The parent_taxon_level_analysis.R file in this repository contains some code to check this:

  • All accepted taxa map to a more nested parent but 5% map to a more nested parent more than one step up the hierarchy. The table below shows child taxon level as rows and parent taxon level as columns.
kingdom phylum class order family genus species subspecies variety form
kingdom 0 0 0 0 0 0 0 0 0 0
phylum 100 0 0 0 0 0 0 0 0 0
class 5 316 0 0 0 0 0 0 0 0
order 7 45 1327 0 0 0 0 0 0 0
family 2191 1339 4267 14423 0 0 0 0 0 0
genus 3427 4985 5584 6260 220735 0 0 0 0 0
species 1567 706 1529 696 8944 2449414 0 0 0 0
subspecies 41 7 3 2 832 268 200902 0 0 0
variety 53 10 0 26 2661 50 82914 32 0 0
form 12 4 0 4 815 18 19272 0 56 0
  • Only 77% of unaccepted taxa map to a parent at the next most nested taxonomic level and 4.5% map to a parent at the same or a less nested level, as in the example above.
kingdom phylum class order family genus species subspecies variety form
kingdom 0 0 0 0 0 0 0 0 0 0
phylum 22 8 0 0 0 0 0 0 0 0
class 0 14 1 0 0 0 0 0 0 0
order 0 5 32 0 0 0 0 0 0 0
family 21 157 481 3599 0 0 0 0 0 0
genus 8555 24242 25055 31010 185911 0 0 0 0 0
species 64 24 173 405 2142 1886329 121225 84 5 0
subspecies 3 0 1 0 151 77512 26266 13 0 0
variety 2 1 0 2 367 212954 50062 47 4 0
form 0 0 0 0 128 48126 10449 3 2 0

GBIF validation process

Validation against the local GBIF database works by using an initial SQL query using the provided name and rank:

SELECT * FROM backbone
    WHERE canonicalName = 'XX'
    AND taxonRank = 'YY';

This will return all exact matches for the combination, which can include rows for multiple taxa with different description dates and authors, references and taxonomic statuses. The safedata_validator package examines the returned rows and tries to identify a single accepted, doubtful or non-canonical usage in that order of preference.
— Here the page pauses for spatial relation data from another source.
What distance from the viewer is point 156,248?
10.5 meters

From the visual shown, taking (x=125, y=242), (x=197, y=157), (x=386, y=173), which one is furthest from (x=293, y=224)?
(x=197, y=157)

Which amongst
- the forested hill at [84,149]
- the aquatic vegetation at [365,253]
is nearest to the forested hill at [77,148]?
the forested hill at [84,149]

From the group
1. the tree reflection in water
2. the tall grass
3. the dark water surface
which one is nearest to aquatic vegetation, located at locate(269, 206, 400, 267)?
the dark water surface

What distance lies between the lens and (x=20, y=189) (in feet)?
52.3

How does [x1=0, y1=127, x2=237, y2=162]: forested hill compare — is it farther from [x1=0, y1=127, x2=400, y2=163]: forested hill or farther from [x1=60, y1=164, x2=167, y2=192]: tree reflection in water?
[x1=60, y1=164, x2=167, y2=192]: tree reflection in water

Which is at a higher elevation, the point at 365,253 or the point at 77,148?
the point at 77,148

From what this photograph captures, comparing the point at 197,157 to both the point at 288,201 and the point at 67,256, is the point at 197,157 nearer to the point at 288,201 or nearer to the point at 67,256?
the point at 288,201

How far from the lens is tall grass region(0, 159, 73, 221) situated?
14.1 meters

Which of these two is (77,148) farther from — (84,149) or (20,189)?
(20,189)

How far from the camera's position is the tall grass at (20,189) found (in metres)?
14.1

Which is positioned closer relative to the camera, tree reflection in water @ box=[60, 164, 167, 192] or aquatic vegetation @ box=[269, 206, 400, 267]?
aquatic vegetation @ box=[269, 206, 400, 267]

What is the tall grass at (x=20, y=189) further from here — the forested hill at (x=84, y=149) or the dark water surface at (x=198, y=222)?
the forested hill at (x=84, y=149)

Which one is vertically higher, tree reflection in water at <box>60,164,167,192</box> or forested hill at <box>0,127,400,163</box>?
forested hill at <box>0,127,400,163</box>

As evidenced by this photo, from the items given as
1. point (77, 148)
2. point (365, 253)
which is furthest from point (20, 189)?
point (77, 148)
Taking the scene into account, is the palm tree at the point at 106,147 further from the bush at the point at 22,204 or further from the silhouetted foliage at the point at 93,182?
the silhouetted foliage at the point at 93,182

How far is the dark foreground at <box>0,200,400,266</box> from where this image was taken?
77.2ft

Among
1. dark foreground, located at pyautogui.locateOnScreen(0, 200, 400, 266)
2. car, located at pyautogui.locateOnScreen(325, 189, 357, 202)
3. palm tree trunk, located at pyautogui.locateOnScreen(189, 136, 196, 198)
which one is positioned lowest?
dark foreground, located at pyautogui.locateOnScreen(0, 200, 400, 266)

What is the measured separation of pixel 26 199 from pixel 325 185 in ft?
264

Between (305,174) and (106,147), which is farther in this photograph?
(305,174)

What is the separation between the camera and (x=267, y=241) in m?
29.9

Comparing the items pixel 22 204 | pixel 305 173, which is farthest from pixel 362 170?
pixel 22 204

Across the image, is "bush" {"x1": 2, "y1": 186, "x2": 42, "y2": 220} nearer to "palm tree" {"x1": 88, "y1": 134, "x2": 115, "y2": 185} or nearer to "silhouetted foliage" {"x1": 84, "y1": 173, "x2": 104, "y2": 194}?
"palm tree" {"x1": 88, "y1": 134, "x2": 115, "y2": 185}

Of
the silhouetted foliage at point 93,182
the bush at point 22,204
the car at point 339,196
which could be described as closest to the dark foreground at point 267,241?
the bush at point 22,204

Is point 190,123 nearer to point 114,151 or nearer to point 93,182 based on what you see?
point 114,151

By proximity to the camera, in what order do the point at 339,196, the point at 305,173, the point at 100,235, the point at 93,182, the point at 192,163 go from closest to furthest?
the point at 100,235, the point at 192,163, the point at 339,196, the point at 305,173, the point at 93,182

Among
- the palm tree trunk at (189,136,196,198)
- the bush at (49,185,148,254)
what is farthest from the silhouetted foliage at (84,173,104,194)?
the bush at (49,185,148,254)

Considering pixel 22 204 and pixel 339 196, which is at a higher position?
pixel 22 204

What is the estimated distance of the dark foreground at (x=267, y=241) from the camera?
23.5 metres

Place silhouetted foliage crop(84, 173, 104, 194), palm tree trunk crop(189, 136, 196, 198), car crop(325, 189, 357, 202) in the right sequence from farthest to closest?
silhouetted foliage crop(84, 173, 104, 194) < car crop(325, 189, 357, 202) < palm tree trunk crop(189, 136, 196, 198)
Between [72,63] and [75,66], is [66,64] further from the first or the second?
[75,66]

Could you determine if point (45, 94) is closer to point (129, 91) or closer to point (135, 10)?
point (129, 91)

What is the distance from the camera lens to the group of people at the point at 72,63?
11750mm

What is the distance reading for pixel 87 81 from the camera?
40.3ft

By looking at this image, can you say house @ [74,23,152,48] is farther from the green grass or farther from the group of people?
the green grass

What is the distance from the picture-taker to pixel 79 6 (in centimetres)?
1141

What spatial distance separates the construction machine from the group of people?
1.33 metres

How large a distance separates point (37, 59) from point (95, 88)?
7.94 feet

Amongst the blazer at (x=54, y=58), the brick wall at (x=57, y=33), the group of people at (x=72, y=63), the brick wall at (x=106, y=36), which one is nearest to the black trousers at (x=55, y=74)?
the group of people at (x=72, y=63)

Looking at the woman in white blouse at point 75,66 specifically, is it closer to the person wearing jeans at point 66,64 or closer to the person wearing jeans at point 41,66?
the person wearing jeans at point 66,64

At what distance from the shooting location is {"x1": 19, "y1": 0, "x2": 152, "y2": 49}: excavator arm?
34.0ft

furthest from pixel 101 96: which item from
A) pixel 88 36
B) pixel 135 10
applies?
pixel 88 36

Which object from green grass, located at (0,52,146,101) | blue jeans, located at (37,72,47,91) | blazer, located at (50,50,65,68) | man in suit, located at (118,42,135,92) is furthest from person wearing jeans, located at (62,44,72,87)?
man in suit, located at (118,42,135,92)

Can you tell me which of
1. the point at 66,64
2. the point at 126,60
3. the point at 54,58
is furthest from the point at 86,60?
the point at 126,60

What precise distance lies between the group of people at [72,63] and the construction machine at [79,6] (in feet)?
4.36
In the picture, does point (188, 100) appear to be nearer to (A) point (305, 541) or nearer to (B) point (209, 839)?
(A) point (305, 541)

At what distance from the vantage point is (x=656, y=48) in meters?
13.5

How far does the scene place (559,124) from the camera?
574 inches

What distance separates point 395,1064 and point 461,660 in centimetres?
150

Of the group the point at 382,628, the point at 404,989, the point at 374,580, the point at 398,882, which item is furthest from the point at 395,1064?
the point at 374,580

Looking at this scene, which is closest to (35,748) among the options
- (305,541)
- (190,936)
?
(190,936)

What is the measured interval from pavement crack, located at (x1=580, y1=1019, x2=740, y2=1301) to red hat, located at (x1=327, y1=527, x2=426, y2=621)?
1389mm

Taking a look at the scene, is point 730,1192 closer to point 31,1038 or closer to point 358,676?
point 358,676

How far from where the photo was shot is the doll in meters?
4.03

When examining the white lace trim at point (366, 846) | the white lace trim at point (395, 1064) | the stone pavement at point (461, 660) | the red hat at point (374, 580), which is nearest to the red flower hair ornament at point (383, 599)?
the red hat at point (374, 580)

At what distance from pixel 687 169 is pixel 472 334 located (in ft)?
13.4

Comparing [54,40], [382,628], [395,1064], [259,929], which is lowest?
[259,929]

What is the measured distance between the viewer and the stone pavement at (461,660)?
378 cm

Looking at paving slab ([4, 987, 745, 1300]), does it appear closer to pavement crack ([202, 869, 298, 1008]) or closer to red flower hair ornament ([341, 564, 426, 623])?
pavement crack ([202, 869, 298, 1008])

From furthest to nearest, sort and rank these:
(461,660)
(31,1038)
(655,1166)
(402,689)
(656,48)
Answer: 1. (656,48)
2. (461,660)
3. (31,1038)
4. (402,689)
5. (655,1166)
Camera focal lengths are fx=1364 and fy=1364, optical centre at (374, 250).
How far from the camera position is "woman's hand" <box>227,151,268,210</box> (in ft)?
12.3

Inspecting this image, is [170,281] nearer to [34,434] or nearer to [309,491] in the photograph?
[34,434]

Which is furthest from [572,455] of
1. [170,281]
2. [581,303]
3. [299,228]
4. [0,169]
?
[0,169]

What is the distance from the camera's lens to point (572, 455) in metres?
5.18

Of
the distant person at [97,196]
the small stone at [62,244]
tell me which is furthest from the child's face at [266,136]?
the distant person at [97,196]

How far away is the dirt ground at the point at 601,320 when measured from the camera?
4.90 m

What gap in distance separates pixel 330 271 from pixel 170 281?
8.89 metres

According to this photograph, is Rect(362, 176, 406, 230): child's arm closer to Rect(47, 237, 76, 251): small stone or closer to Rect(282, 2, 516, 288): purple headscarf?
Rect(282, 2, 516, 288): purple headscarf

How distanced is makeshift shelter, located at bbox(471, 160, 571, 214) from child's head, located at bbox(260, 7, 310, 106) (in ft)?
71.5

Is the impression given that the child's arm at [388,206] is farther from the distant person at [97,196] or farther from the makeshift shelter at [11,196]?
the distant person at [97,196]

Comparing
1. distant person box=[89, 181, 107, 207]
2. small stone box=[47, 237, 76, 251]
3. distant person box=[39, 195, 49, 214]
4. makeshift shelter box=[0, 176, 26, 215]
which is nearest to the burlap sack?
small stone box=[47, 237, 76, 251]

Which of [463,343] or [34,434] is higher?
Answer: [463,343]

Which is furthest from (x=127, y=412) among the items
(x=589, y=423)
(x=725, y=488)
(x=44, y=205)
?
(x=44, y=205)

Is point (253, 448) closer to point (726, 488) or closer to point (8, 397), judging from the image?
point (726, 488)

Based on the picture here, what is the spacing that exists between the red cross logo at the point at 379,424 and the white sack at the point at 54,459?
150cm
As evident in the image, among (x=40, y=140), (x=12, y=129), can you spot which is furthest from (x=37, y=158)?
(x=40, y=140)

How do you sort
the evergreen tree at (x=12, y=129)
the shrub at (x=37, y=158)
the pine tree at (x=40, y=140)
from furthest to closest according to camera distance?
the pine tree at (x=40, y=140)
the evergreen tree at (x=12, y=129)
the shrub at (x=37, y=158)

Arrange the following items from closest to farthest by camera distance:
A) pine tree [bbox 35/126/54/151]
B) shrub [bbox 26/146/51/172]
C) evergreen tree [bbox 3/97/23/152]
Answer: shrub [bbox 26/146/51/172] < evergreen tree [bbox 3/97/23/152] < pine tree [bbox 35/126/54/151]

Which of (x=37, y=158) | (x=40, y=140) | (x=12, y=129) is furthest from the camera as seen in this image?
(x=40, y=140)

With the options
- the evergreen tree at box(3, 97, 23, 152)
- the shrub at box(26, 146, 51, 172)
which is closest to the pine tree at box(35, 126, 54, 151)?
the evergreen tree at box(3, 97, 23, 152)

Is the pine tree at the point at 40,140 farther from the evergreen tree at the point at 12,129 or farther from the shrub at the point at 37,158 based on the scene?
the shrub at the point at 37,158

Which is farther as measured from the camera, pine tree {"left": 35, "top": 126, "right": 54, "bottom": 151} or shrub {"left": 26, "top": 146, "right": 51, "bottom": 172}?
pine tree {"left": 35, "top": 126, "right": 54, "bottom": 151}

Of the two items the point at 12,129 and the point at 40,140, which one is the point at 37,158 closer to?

The backbone table row for the identified taxon provides both acceptedNameUsageID and parentNameUsageID fields that can be easily used in subsequent searches to get the accepted name and hook the taxon into the higher taxonomy. Although canonical higher taxon names are provided, their taxon IDs are not, so higher taxa are saved into a set containing unique pairs of names and ranks and then added to the index when all taxa have been processed.

Problems

Rare edge cases include taxon names with two equally approved usages: for example, the genus Morus is an accepted usage for both mulberries and gannets. This kind of problem is described in the JSON "note" field and provided to the user. In these rare cases, an accepted usage would require a GBIF taxon ID to be provided to discriminate between them.

NCBI validation

The basic idea is to search taxon names in the NCBI database to look for matches, if a match is found then the supplied rank and (optionally) NCBI taxa ID are used to verify whether that this match is as expected. When searching taxa names that are no longer considered to be the proper scientific name for a taxon, the validation automatically maps onto the new taxonomic name. In cases where a two taxon are considered to be equivalent NCBI removes the superseded taxon, and then records the ID of this taxon in a separate table. This means that our validation method can account for the entry of outdated taxa (and their IDs), which pass validation with a warning being provided to the user.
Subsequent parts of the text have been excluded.